After making a research note on the subject, Krenn pivoted his research from Central American Politics to African Americans and Foreign Policy, interviewing Ambassador Todman and Ambassador Dudley — the latter of which was the first African American ambassador. Krenn was one of the last people to interview Ambassador Dudley before his death in 2005.

After the publication of the book, Krenn said he “hadn’t really thought about” his research on the ambassadors until he received a call from documentary director Leola Calzolai-Stewart in 2014. 

“She wrote me in 2014, and, you know, that’s 15 years after the book had been published. I had just thought, ‘Well, then, I gave it my best shot,’” Krenn said. “So I said that if you want to use some of the information in the book, I mean, that’s the documentary; it’s not based on the book. But it’s not just that. She said it really inspired her to start digging into this story.” 

Calzolai-Stewart came across “Black Diplomacy” after her husband, a member of the Foreign Service, gave it to her in 2014. Calzolai-Stewart said the book was not only a starting point for her investigation into the subject but also reflected deeper personal experiences.

“My husband is a diplomat, and we’ve been a Foreign Service family for about 20 years.
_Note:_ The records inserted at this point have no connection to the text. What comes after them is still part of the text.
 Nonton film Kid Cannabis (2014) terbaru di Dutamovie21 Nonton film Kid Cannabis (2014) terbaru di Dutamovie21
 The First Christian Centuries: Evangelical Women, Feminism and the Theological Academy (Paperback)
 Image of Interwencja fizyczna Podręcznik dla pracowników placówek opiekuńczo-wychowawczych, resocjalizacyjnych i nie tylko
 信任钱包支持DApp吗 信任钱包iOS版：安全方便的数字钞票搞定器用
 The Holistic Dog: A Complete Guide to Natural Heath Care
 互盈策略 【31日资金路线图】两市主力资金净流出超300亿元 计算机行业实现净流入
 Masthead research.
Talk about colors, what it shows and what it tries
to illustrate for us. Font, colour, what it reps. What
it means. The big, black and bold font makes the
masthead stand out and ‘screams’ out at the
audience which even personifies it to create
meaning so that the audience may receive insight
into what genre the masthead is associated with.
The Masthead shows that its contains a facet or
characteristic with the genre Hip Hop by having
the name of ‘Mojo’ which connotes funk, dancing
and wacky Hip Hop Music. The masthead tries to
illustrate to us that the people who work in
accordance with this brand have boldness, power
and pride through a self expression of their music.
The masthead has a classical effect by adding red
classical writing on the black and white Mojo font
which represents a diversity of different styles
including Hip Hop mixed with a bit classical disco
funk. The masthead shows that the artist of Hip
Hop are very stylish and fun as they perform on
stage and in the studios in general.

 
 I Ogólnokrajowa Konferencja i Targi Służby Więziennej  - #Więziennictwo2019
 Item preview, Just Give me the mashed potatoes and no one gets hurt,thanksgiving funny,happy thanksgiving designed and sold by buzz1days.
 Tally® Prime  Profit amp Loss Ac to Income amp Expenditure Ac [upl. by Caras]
So just being a Black Foreign Service family was key to my interest in the topic because it reflects our experience,” Calzolai-Stewart said. “And then reading Dr. Krenn’s work provided a jumping-off point for me; deeper into the history of not only these diplomats, but also of the time period.” 

The stories of these ambassadors motivated Calzolai-Stewart to develop a documentary with her partners at Flowstate Films. 
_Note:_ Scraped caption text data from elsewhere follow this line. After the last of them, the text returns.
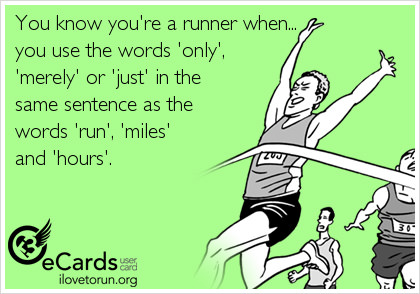 Runner Things #2685: You know you're a runner when you use the words 'only', 'merely' or 'just' in the same sentence as the words 'run', 'miles' and 'hours'.
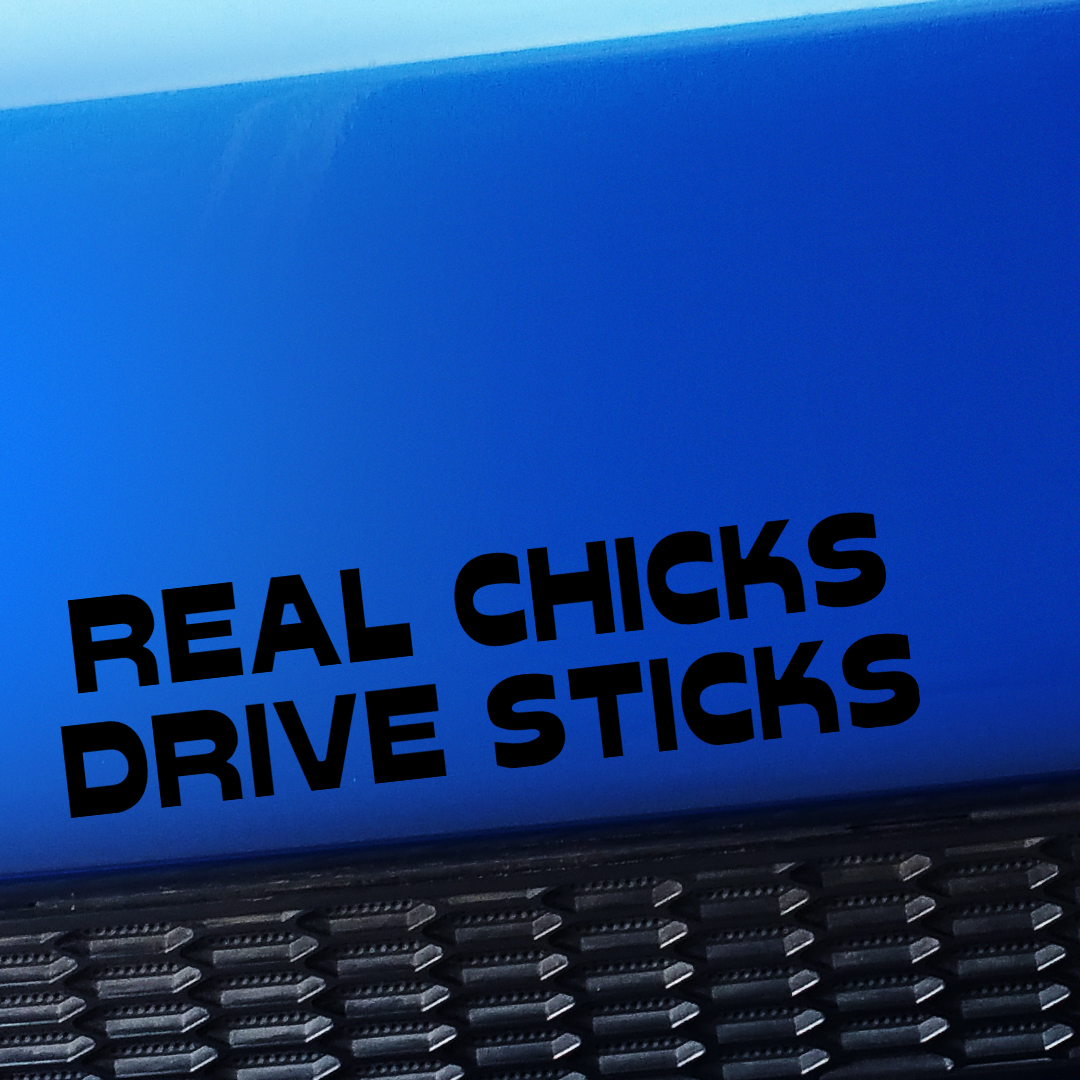 Real Chicks Drive Sticks Vinyl Decal Choose Color [BLACK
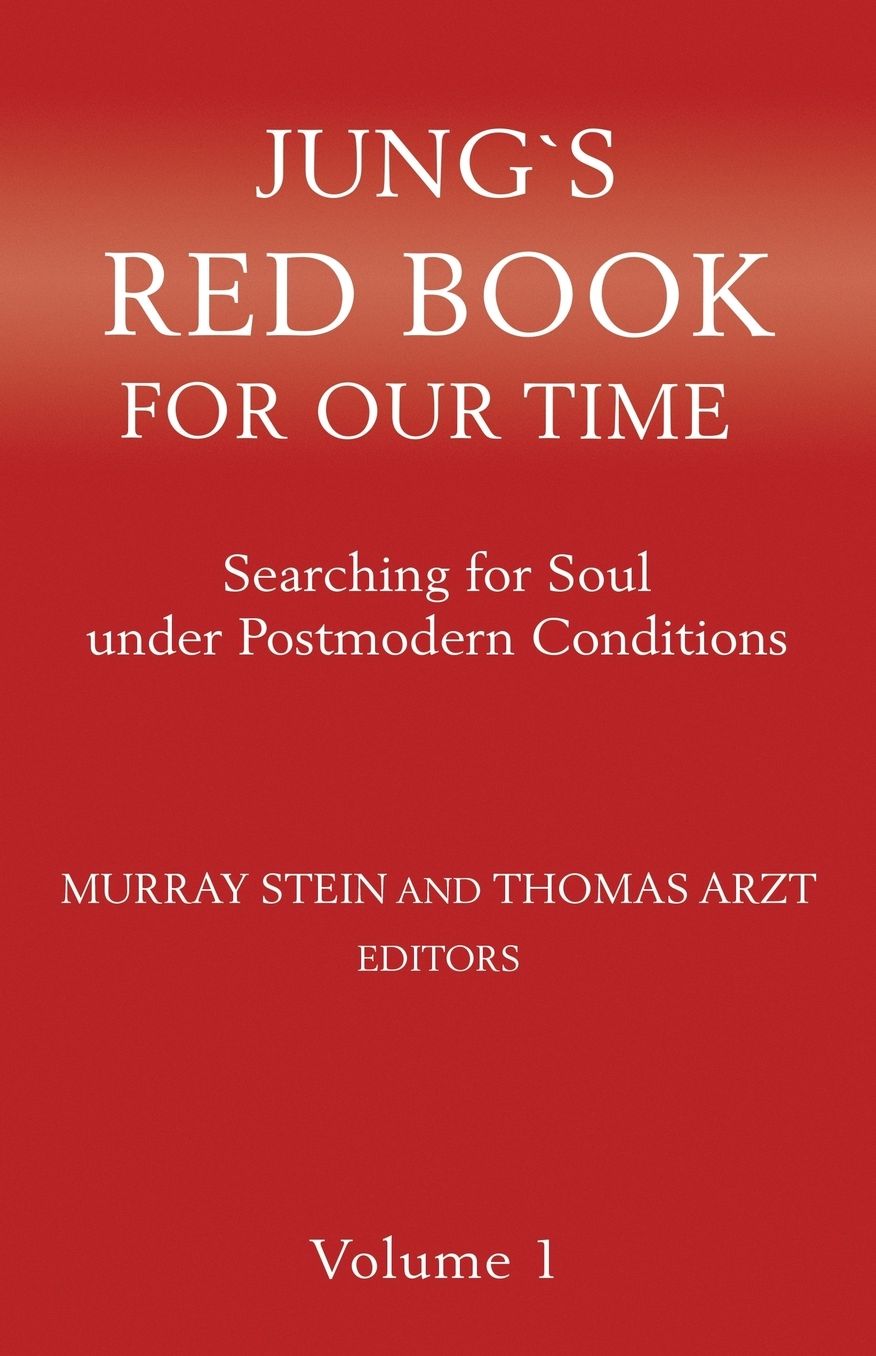 Jung's Red Book For Our Time: Searching for Soul under Postmodern Conditions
 “It just seemed like a rich history and a story that hadn’t really been told on film before,” Calzolai-Stewart said. “So I had brought the idea to my partners at Flowstate, and we thought, ‘Yeah, let’s try to tell a story here.’”

Development of the documentary started in 2014, and over the next several years, Flowstate looked for funding from various sources. They eventually received production and development grants from the National Endowment for the Humanities additional funding from Black Public Media and Firelight Media. During this time, Krenn was interviewed once in 2016 and in a follow-up interview in 2021. 

“Obviously, the book was an inspiration, but I would say Dr. Krenn himself was an inspiration as well,” Calzolai-Stewart said. “He’s obviously beyond well-informed about the topic. He was a key adviser on the film as part of our National Endowment for the Humanities grant.” 

During the development period of the documentary, Krenn ended up partially rediscovering parts of his research — much of which had not been opened since writing his book.

“For whatever reason, I had kept all of the research material for this book, and it seemed like every four or five months Leola would write ‘Okay, what about this memo?’ or ‘You mentioned this in your book,’” Krenn said. “And I would go digging through boxes and photocopy those and send those off to her. But her folks, as well, were going to these libraries and going to different national archives, looking for a film, looking for photos. It was a true collaborative effort.”

On Feb. 1, Krenn attended a ceremony where Secretary of State Antony J. Blinken renamed the State Department cafeteria in Todman’s name. 

We have a number of faculty over the years who have been involved in documentaries like this, and it’s always a treat in terms of the national publicity that we get as a result,” said James Goff, the History Department Chair, noting that additional faculty achievements can be found in the history alumni newsletter. 

The documentary has been screened at the JFK Presidential Library and will be screened on-campus in Plemmons Student Union Room 420 Feb. 22 at 6 p.m.

For Calzolai-Stewart, the documentary is about more than just the ambassadors’ stories. 

“Personally, I really do hope that younger viewers, especially younger viewers of color who have never seen themselves in this role before, can take a look at this film and see Black diplomats in action,” Calzolai-Stewart said. “To see that these were people were trying to create space for us in this world. Diplomacy is not for just a privileged few but for all Americans to have a right and voice in how our country is represented overseas.”